Borregas y borregos 

El otro día, paseando por el campo, me topé con una imagen bucólica e idílica que me dejó paralizado en mi contemplación durante unos momentos. Era un rebaño de ovejas, con su pastor y sus perros. Por un lado podía escuchar los balidos de esas adorables criaturas mezclándose con el tintineo de las campanillas al cuello de alguna de ellas, el ladrido de los perros y las voces del pastor. Con la vista, pude ver el blanco y marfil de la lana de las ovejas, incluso el negro de alguna de ellas, con el fondo del verde del campo, mezclado ya con los tonos ocres y marrones del inicio del otoño. Y con el olfato, ¡ay, con el olfato!, podía oler a las ovejas, a la tierra, a la humedad del suelo…. ¡Todo fue un festival de los sentidos! Y cuando se pasó este momento casi de éxtasis pastoril, me dije a mí mismo: ¡Yo no quiero ser oveja, ni borrego, ni borrega!

Pero lo cierto es que me da la sensación que estamos entrenados para ser borregas y borregos. Alguien (con intereses económicos, claro), dice que esta temporada hay que vestir de estos colores y con este tipo de bufanda, pues ¡a seguir la moda!, alguien nos dice que la música que mola, la última, la superguay es la del reguetón de tal, o las baladas de cual, ¡pues es la música a escuchar!, alguien dice que ahora hay que comer así o asá, que hay que beber así o asá, que eso es lo más in, lo más cool….¡pues a comer y beber lo de todos! Y así con casi todo, desde el móvil a llevar, las series a ver, el libro que leer, el deporte que seguir…. incluso con la imagen de mí mismo y de mi cuerpo o la ideología que tener…

En nuestra cultura popular está marcada como a fuego ese dicho de: “¡Siempre se ha hecho así!” que es respondido con vehemencia ante alguien que quiere innovar, proponer caminos distintos, mejorar algo…. Y como siempre se ha hecho así, pues lo seguimos haciendo así, aunque sea una pérdida de tiempo o ineficaz. Lo importante, nos dicen los gurús del inmovilismo, es que siempre se ha hecho así y por eso hay que seguir haciéndolo así. Y digo yo….¿desde cuándo se ha hecho así? ¿Desde las cavernas, desde los romanos….desde hace cinco años….?

Lo cierto es que nos movemos cómodos en el rebaño de la mediocridad, del no destacar, de no buscar problemas…. A mucha le gente le gusta tener un jefe o jefa que le digan lo que tiene que hacer y punto. Tenemos una sociedad llena de empleados, familiares, creyentes, ciudadanos….que prefieren hacer lo que haga la mayoría, sin complicaciones, sin líos…. sin cuestionar, sin preguntar, en definitiva, sin rechistar. Ser buenos mandados y no dejar de usar el mantra “A mí lo que me digan que haga, hago”. A veces esto no es tan descarado y se disfraza de una libertad rompedora cuando compramos tal producto o somos fans de tal señora o señor.

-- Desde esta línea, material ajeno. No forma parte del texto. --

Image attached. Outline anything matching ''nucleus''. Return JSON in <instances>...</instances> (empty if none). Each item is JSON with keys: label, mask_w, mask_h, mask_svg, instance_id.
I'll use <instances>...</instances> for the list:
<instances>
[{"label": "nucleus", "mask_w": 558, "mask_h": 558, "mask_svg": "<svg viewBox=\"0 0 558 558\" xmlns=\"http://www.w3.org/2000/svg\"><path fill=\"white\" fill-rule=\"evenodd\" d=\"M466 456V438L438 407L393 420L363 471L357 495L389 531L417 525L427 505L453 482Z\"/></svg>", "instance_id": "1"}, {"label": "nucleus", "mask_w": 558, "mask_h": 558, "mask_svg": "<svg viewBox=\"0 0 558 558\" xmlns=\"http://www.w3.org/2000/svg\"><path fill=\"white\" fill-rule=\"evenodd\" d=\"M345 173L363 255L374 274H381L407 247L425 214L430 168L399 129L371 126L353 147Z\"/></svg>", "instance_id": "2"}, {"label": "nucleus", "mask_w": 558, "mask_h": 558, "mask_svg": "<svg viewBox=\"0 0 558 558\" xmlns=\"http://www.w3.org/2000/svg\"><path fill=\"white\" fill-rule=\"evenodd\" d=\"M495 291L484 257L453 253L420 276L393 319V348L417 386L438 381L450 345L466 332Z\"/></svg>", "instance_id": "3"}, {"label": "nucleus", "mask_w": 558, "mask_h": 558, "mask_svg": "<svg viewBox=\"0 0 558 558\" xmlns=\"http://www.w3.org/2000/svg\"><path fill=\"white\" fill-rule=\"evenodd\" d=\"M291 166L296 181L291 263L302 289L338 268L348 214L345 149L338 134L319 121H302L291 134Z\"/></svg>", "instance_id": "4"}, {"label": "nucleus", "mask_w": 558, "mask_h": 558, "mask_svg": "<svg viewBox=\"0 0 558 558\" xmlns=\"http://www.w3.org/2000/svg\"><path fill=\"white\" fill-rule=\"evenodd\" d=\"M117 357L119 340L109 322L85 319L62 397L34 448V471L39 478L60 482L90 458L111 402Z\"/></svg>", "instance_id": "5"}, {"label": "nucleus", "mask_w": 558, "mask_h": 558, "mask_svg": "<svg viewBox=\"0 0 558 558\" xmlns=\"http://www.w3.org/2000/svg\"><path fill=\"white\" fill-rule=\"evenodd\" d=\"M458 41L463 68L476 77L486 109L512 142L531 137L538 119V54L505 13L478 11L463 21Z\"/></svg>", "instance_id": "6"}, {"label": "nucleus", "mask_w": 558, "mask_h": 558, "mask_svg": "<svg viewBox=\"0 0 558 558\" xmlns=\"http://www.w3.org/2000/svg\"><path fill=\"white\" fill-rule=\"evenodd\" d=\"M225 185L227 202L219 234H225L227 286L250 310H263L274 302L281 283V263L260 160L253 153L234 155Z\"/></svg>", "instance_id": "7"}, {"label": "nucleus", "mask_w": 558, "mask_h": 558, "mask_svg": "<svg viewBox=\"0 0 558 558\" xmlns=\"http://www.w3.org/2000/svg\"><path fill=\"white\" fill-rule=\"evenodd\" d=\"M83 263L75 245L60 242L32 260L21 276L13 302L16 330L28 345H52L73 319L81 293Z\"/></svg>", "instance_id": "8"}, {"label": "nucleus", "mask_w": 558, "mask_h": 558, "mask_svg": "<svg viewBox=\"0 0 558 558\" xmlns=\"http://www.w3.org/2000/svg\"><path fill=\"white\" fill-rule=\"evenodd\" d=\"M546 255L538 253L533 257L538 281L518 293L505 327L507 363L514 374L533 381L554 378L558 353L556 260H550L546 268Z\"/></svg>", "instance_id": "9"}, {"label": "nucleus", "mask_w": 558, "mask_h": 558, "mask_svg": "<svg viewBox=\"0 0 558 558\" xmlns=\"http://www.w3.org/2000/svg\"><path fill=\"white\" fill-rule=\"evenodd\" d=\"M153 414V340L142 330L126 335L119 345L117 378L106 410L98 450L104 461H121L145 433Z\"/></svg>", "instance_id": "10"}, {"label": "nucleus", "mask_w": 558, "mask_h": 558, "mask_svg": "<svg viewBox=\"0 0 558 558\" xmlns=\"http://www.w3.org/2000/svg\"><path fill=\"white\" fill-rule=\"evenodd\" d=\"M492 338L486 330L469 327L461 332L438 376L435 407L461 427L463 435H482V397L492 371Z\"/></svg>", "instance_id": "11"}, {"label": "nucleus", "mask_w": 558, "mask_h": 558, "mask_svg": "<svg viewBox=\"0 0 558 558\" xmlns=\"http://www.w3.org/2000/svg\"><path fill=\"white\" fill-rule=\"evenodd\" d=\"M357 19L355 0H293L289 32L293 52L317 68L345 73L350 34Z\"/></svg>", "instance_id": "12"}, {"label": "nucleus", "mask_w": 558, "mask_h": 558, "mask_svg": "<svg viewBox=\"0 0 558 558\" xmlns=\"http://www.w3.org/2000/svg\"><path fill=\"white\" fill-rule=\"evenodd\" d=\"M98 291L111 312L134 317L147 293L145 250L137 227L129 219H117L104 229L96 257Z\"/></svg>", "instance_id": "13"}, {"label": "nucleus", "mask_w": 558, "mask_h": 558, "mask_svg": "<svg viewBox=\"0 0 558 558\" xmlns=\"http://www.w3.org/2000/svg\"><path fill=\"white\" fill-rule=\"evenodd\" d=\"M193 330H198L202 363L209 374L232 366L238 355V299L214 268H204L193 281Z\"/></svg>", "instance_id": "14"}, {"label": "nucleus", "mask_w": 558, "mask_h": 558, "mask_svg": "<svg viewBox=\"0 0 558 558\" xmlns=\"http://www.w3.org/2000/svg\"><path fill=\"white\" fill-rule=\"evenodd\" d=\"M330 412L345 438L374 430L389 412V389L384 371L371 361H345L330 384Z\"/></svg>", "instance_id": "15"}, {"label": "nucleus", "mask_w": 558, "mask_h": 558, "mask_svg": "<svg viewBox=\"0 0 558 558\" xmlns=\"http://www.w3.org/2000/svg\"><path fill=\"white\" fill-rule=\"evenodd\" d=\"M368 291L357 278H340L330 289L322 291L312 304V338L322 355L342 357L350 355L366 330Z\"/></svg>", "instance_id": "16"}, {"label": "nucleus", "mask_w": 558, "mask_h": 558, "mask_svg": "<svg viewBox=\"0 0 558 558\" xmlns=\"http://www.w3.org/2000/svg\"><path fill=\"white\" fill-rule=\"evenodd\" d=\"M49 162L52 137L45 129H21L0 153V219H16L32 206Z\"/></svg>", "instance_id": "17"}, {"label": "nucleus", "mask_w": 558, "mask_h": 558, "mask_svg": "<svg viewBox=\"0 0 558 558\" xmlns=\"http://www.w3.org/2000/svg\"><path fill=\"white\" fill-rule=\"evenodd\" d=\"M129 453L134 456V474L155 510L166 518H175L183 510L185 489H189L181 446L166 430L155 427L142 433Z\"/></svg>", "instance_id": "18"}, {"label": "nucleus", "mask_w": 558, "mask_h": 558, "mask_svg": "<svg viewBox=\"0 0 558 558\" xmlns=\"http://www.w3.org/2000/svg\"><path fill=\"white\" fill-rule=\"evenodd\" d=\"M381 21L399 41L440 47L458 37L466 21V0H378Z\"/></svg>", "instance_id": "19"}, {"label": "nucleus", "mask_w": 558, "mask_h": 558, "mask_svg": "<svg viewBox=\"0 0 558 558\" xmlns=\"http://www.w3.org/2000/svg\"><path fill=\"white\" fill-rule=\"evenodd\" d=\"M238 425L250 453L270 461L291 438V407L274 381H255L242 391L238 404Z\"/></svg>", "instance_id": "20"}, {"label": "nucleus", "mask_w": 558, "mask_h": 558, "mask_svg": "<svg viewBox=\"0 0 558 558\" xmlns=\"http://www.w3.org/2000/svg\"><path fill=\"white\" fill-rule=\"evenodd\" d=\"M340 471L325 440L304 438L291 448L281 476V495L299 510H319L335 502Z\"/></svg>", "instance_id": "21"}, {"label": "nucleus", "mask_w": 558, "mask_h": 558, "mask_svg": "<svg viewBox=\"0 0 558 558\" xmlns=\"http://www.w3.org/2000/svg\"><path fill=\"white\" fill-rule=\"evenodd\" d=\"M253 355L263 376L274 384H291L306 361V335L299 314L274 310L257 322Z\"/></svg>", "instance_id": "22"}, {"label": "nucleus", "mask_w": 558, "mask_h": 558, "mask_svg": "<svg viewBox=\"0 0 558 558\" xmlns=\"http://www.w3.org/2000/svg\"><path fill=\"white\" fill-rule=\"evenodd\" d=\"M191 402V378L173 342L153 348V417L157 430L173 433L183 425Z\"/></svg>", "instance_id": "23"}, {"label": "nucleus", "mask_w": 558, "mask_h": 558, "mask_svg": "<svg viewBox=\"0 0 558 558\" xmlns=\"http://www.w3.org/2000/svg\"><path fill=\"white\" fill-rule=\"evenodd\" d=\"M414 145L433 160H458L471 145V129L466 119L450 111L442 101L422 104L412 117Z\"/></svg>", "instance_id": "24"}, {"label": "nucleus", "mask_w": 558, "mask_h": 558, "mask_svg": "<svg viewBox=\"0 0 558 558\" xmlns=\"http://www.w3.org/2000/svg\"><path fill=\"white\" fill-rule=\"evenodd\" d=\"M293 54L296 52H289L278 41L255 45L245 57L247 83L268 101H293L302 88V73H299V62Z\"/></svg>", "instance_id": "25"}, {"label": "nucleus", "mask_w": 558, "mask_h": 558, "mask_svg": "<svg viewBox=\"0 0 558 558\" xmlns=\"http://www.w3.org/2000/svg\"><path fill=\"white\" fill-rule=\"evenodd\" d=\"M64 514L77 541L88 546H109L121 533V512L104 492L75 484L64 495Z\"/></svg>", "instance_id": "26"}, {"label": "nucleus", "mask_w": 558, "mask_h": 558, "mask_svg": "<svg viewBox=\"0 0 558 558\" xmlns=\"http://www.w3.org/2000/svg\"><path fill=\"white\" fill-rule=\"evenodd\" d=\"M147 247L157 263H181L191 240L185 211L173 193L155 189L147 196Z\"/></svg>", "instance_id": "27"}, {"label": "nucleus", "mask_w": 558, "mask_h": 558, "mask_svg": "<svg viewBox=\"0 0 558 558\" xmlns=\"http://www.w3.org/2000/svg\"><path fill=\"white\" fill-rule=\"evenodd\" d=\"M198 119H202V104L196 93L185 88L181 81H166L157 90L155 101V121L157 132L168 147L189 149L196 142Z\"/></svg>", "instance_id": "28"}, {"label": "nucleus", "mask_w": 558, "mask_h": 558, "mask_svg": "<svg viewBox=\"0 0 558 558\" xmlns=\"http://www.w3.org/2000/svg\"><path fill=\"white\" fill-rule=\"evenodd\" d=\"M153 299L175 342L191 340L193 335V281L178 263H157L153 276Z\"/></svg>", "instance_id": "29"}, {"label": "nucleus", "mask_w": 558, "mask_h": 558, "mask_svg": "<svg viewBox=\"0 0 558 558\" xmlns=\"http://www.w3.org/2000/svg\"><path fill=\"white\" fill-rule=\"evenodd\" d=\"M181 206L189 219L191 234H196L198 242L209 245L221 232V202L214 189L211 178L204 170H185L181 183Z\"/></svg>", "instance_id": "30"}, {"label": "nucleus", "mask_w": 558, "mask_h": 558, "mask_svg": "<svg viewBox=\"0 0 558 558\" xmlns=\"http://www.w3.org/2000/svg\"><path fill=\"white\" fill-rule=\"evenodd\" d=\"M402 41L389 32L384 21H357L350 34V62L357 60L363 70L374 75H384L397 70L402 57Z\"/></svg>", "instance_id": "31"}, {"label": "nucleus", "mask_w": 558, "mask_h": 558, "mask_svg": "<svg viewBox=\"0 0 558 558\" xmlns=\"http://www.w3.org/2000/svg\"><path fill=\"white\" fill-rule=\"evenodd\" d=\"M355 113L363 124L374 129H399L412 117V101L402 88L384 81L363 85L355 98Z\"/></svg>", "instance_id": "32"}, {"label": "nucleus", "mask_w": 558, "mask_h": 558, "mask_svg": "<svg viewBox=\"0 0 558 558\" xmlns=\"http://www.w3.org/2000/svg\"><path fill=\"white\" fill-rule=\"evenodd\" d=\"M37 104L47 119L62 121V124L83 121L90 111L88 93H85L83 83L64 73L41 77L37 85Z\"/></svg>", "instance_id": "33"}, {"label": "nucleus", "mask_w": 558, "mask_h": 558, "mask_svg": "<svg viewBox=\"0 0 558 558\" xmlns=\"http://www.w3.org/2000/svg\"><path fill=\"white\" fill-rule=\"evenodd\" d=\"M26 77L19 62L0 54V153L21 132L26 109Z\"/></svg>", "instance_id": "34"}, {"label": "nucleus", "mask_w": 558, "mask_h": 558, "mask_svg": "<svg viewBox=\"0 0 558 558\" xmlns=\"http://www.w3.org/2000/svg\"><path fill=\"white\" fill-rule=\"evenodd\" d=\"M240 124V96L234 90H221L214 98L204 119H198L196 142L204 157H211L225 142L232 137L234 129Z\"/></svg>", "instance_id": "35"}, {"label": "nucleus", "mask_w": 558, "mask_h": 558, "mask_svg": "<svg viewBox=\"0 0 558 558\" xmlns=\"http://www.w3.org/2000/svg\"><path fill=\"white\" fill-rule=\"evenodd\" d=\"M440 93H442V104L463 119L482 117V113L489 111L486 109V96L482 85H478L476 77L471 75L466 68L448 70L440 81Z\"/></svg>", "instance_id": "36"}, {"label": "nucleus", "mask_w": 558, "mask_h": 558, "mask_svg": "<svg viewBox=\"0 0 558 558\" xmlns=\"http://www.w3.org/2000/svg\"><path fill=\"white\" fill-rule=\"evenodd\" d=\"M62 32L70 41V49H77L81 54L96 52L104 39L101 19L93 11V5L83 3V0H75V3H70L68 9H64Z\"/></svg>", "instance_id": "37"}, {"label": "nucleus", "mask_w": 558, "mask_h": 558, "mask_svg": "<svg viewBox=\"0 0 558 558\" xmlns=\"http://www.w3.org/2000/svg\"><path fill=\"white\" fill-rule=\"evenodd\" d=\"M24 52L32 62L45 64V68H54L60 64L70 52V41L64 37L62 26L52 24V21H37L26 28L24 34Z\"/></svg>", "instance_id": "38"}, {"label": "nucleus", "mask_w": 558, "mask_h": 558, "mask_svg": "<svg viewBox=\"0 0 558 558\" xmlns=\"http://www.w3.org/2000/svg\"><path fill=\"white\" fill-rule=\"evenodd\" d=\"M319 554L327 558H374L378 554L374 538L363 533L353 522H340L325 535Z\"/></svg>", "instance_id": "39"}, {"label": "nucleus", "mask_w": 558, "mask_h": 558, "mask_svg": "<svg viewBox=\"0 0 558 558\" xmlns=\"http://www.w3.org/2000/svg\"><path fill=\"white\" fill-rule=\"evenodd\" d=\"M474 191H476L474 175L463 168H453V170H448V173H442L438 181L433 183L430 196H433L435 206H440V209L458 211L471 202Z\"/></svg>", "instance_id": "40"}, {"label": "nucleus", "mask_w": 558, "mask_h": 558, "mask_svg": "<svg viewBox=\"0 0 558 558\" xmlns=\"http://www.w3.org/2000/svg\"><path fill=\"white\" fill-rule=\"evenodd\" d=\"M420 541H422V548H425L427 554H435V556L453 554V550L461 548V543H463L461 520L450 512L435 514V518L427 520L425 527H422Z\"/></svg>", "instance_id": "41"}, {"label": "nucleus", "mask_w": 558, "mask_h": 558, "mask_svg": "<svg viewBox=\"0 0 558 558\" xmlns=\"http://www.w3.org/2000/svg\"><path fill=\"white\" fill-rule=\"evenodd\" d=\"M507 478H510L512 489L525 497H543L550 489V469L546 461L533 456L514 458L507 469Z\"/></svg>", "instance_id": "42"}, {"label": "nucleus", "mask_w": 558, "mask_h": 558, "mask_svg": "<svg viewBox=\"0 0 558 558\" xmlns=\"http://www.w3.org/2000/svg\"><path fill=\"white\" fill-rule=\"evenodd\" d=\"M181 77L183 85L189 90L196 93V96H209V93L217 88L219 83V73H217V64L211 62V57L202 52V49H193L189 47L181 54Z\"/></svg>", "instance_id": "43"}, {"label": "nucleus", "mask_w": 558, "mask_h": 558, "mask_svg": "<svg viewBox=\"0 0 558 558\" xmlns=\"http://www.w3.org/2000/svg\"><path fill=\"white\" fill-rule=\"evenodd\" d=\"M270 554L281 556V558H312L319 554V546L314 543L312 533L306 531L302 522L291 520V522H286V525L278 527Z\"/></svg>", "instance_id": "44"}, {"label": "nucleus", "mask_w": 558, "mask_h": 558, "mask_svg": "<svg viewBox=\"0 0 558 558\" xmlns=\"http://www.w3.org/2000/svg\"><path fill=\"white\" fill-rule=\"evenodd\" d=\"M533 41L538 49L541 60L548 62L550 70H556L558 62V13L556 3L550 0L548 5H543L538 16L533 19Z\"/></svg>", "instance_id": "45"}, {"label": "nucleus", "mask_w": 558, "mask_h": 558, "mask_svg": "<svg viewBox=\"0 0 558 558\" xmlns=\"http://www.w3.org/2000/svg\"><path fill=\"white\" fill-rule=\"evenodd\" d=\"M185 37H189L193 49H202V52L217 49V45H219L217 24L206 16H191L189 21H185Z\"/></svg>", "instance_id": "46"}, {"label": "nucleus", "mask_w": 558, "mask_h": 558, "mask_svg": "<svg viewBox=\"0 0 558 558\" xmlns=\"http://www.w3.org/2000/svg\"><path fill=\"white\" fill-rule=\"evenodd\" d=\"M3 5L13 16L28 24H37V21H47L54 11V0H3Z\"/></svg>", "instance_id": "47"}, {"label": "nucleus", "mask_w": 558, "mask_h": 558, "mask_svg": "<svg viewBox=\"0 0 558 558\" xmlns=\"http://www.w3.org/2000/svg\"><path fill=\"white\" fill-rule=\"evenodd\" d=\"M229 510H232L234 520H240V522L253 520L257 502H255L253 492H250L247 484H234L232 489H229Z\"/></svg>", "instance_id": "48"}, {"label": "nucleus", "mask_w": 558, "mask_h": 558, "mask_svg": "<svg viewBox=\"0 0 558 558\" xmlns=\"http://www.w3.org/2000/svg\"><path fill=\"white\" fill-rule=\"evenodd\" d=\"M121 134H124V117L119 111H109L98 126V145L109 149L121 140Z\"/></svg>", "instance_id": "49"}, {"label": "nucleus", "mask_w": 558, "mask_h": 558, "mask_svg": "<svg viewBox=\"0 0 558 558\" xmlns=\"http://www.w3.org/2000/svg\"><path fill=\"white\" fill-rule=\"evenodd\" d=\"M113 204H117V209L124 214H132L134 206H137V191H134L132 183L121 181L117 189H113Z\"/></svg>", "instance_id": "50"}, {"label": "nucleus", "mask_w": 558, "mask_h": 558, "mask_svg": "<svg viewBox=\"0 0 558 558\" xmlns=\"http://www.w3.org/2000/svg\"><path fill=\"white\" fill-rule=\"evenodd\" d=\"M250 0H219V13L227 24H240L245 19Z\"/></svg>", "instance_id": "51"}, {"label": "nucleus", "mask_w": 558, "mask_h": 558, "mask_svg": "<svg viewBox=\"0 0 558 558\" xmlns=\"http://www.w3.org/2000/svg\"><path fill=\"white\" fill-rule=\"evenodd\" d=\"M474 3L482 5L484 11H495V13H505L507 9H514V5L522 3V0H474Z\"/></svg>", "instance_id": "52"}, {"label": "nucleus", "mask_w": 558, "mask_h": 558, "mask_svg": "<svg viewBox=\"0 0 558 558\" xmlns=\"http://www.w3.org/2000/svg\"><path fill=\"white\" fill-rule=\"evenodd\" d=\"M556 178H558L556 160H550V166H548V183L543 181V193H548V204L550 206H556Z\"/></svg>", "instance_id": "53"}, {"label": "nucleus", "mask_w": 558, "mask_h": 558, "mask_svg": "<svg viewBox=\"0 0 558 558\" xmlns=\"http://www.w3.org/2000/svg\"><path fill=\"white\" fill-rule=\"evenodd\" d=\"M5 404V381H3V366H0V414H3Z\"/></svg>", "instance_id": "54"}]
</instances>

Pero en el fondo, es la misma piel del borrego.

A mí personalmente me gusta más la gente que es más león que borrego, y que se atreve a cuestionar, a ser distinto, a ser como ella o él quiere ser. La gente que huye del rebaño es imprescindible en esos momentos, que estamos ya muy cansados de pastores manipuladores y de borregos clonados.

No hace mucho, fui a una tienda de ropa de niños para comprar un regalo al bebé de unos amigos. Al entrar en la tienda, la dependienta me preguntó si el bebé era niña. “Sí”, le dije. Y me llevó a una zona donde toda la ropa era de color rosa, llena de bolitas, pompones, vuelos…. “uf”, pensé. “¿No hay otro color? “ Y la dependienta, extrañadísima, me soltó la homilía de que el rosa es un color para las niñas, que es lo más indicado, que todo el mundo lo lleva…Yo, después de agradecerla su gran conocimiento del rosa, me marché a otra tienda. ¿Por qué el rosa es de niñas? ¿Qué tienen que ver los colores con el género? ¿Quién decide eso por mí?

Los partidos políticos, las grandes empresas de comunicación, de publicidad, de marketing….conocen muy bien nuestra tendencia al borreguismo, no hay duda. Así les va de bien, y así nos va a nosotros, conformados con comer, dormir y alguna que otra alegría al cuerpo. Sin cuestionar, sin ser críticos, sin deseos de conocer, profundizar, llegar al fondo, experimentar por nosotros mismos….incluso con ese miedo petrificado de equivocarnos.

Necesitamos más leones y leonas, inconformistas, buscadores, críticos, con más argumentos que voces.

Y yo, cuando vuelva a ver un rebaño, seguiré dándome un festín con mis sentidos, pero espero que nada más. Ni nada menos.